-- TASK STATEMENT --
Can the data below be set down again exactly, line for line?

+===+

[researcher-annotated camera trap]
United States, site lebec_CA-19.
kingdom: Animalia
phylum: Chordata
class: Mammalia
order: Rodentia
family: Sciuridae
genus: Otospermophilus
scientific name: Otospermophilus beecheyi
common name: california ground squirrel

+===+

-- SOLUTION FOR THIS EXERCISE --
[researcher-annotated camera trap]
United States, site lebec_CA-19.
kingdom: Animalia
phylum: Chordata
class: Mammalia
order: Rodentia
family: Sciuridae
genus: Otospermophilus
scientific name: Otospermophilus beecheyi
common name: california ground squirrel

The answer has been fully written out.